Ruffin was born and raised in Omaha, Nebraska, with her parents and four siblings. She said she had a very happy childhood with a lot of cherished memories.

Her dad regularly took naps and she used to go into his room and start singing songs while he was asleep.

"I'd leave and I'd come back until he got very mad. And then at the end of the song, no matter what, he would clap because he thought his child did a good job. So they invited my behavior" instead of punishing me for exploring my interests, she said.

She used comedy to make her first friends

"I started out a little quiet. But I’m the youngest of five, so there is no — like our quiet is pretty loud. I was also maybe the ugliest child I’ve ever seen. I had a lot of work to do to make friends. I had to work quite hard. So then I think I just became silly and loud and funny as a means to connect with children."

Ruffin said despite her big personality on display every night, “I’m so boring, I’m very boring,” and that's just how she likes it.

A gallon of water starts her day

Ruffin's morning routine calls for an entire gallon jug of water.

"When I don't have to physically be at work, what I do is I wake up and I come down here to the kitchen table," she said. "I open up my laptop and I get a jug of water. It's me and this laptop and a jug of water all day."

Her high school mascot was the Bunnies

Ruffin graduated from Benson High School in Omaha, Nebraska.

"We are probably the only school whose mascot is the bunnies," she said. "We're the Benson Bunnies."

Ruffin hated high school, not because of the mascot, but because other students bullied her a lot. She said her favorite part of high school was it ending.

"The last two years were great, but those first years: man, I got made fun of so bad. I got made fun of in school so badly that I can't even watch 'Pen15'."

"Pen15" is a teen drama about middle schoolers who can never seem to do anything right in the eyes of their peers.

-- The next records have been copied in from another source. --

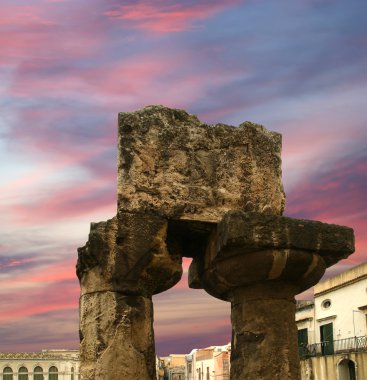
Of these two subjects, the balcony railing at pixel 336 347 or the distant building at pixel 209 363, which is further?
the distant building at pixel 209 363

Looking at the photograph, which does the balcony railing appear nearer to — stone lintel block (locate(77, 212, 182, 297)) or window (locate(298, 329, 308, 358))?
window (locate(298, 329, 308, 358))

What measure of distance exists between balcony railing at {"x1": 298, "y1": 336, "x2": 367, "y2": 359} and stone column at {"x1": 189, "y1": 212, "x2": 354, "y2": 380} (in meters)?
22.3

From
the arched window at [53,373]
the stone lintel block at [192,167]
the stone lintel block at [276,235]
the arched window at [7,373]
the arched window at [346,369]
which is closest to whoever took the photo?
the stone lintel block at [276,235]

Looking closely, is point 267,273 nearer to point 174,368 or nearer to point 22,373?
point 174,368

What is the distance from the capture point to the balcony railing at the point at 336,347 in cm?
2722

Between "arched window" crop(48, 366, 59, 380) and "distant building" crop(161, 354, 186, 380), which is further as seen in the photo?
"arched window" crop(48, 366, 59, 380)

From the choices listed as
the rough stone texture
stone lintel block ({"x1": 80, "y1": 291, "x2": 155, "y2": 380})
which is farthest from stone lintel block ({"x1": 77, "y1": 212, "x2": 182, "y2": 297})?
the rough stone texture

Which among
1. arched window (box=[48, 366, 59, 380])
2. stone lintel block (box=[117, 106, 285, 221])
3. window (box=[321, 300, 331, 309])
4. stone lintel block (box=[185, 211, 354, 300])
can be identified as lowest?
arched window (box=[48, 366, 59, 380])

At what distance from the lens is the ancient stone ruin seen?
5.48 m

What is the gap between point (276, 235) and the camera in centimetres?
543

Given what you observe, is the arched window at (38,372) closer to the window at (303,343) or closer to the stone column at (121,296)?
the window at (303,343)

"It was so bad and I used to always say: 'when I get older, I'm gonna do whatever I want," she said. "It won't have to be this bad.' And I was right."

Her favorite thing about 30 Rock is the cafeteria

Ruffin said when she's working in-office at 30 Rockefeller Plaza — NBC's headquarters in New York City — she goes on her favorite workplace adventure: to the commissary.

"There’s food you can order, and you know you’re going to love the food," she said. "You know exactly what it is. But I still will go upstairs to the commissary and roll the dice. It’s my favorite. When it’s bad, I’m like, how fun that I have to eat this bad food. And when it’s good, I’m like, I can’t believe it. Look at this yummy food I get to eat. It’s my little adventure. The only adventure I go on is upstairs to the commissary."

What's her favorite movie? She has three

"It's a three-way tie; I'm sorry that that's the answer you're going to get," she joked.

"There is a documentary called the 'King of Kong' and it is about two men vying to become the world champion in Donkey Kong," she said, and the pairing of the worst person on earth with an angel makes it her "favorite documentary."

"The movie I've seen the most is Spanglish, and I can't turn away from it," she said, because "it was the only DVD I had when I lived in Amsterdam, so I just got home from work and just put it on because there wasn't a lot of English TV" and when she came back state side, it was regularly on tv.

Even so, Ruffin said, "the real answer is probably Barry Gordon's 'The Last Dragon.' Yeah, I can't help that."

The first two seasons of Ruffin's show are streaming now on Peacock.